Exercise brief -
If a line in the data below contains the word "Muntiacus", copy it out.

Extracted data -
-=-=-

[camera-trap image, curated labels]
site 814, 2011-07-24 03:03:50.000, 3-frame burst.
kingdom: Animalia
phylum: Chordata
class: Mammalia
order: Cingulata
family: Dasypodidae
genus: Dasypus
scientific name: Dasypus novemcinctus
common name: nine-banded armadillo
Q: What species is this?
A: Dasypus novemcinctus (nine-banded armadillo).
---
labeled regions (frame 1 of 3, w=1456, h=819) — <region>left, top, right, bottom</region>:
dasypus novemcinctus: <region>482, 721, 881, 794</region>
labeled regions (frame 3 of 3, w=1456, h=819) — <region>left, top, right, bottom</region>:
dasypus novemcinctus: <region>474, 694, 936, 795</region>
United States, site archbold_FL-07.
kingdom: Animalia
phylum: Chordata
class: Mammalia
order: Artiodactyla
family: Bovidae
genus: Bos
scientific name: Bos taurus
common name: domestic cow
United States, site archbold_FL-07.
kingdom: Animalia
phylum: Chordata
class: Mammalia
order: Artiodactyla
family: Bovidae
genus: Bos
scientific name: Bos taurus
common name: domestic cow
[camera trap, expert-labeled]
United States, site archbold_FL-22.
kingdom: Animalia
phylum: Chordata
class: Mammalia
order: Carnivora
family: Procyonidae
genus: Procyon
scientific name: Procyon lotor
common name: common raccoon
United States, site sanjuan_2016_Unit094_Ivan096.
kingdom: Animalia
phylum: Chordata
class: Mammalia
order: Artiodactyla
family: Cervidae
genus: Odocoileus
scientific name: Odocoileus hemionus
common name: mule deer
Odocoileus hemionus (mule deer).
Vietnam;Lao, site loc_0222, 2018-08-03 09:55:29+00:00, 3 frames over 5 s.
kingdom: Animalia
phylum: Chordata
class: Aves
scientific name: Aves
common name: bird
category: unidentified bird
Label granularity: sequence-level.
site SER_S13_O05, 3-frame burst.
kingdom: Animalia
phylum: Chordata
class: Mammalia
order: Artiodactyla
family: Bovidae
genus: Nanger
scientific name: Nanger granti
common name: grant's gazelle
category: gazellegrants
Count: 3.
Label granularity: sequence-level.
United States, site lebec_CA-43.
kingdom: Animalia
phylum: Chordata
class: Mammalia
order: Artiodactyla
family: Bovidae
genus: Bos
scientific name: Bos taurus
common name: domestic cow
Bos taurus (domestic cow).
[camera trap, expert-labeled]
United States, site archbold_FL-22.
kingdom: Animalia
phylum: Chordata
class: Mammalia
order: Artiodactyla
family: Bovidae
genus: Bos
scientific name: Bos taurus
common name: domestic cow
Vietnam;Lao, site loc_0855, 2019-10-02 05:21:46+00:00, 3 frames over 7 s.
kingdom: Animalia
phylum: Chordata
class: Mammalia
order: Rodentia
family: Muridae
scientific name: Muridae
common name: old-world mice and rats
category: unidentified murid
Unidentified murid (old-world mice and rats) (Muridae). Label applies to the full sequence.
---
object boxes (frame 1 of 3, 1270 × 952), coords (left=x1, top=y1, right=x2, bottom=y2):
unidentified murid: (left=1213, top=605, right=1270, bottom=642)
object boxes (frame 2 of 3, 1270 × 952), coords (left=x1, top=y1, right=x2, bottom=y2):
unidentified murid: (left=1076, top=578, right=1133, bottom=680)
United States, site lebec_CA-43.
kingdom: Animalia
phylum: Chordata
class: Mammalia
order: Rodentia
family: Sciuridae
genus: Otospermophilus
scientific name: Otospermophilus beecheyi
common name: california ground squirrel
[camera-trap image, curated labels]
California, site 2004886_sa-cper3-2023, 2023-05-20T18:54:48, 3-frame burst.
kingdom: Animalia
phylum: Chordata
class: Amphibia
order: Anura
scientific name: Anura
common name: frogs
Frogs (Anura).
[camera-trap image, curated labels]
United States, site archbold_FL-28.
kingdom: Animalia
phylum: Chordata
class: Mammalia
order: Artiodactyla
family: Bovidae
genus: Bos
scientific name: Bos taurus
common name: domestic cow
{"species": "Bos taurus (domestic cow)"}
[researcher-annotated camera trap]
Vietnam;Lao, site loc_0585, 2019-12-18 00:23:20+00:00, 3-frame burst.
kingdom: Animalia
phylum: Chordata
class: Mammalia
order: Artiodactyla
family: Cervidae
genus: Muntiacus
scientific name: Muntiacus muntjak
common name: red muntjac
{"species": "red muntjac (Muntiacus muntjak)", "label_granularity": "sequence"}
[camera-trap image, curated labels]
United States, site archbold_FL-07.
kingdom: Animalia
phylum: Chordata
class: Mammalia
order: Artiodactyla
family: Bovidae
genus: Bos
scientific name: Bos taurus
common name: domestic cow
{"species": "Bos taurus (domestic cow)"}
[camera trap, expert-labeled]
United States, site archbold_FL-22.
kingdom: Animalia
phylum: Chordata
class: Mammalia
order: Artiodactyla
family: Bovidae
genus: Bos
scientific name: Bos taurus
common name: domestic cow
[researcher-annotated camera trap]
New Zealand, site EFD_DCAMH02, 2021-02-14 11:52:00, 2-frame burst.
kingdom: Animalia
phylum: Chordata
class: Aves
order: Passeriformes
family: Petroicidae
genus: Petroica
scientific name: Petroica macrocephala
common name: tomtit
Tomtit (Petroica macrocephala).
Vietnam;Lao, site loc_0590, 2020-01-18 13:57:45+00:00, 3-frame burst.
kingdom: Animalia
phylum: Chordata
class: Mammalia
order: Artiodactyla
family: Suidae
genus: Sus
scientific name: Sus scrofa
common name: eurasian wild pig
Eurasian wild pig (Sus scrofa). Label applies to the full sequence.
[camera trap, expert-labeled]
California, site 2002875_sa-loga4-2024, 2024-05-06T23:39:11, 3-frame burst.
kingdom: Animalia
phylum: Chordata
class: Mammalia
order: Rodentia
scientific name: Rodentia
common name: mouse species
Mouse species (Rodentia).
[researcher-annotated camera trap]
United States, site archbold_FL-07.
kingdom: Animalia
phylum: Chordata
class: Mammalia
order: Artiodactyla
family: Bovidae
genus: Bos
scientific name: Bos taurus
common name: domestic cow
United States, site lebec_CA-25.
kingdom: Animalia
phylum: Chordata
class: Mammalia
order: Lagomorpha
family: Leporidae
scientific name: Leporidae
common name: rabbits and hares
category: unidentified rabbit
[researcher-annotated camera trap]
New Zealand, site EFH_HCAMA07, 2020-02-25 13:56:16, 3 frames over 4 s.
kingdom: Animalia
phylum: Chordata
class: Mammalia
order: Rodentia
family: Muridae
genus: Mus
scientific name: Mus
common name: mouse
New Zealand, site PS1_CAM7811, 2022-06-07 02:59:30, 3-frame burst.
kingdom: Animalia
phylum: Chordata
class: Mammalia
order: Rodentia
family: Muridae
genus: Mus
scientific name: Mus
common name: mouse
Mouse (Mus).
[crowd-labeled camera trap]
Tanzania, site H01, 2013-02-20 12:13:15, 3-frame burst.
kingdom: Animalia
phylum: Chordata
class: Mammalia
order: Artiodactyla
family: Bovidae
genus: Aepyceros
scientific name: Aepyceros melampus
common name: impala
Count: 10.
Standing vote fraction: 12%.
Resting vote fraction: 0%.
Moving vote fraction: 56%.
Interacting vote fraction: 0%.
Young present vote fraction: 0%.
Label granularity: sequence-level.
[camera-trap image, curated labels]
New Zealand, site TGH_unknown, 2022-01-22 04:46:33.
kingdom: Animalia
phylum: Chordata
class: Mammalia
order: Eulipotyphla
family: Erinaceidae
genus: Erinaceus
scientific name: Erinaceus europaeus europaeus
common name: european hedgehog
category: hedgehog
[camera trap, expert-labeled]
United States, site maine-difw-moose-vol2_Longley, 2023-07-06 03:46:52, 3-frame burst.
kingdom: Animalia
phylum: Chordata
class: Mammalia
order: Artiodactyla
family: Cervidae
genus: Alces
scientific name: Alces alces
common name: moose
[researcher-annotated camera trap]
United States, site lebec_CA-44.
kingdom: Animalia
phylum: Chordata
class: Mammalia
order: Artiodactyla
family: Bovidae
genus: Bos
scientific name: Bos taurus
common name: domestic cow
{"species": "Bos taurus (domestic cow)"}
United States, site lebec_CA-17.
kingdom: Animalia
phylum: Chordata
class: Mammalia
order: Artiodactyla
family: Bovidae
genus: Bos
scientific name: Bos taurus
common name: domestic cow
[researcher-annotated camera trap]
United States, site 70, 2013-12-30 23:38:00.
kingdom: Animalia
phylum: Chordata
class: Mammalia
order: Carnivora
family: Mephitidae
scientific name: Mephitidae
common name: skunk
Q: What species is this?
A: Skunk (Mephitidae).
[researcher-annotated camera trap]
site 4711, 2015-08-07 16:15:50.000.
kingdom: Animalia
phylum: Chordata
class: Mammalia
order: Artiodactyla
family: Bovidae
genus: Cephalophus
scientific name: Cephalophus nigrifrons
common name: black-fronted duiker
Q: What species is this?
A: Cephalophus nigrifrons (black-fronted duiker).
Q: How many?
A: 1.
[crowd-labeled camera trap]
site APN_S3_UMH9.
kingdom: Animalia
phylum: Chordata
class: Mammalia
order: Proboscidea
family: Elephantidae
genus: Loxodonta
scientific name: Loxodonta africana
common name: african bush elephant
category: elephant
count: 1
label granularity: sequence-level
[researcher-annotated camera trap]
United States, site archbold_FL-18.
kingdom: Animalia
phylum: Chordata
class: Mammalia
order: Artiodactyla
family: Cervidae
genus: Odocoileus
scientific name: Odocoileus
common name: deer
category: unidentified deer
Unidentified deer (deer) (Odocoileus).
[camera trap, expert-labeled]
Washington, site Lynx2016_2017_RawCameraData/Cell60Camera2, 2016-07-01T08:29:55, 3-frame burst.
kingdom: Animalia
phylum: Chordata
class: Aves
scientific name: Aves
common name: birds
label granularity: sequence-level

-=-=-

Solution -
genus: Muntiacus
scientific name: Muntiacus muntjak
{"species": "red muntjac (Muntiacus muntjak)", "label_granularity": "sequence"}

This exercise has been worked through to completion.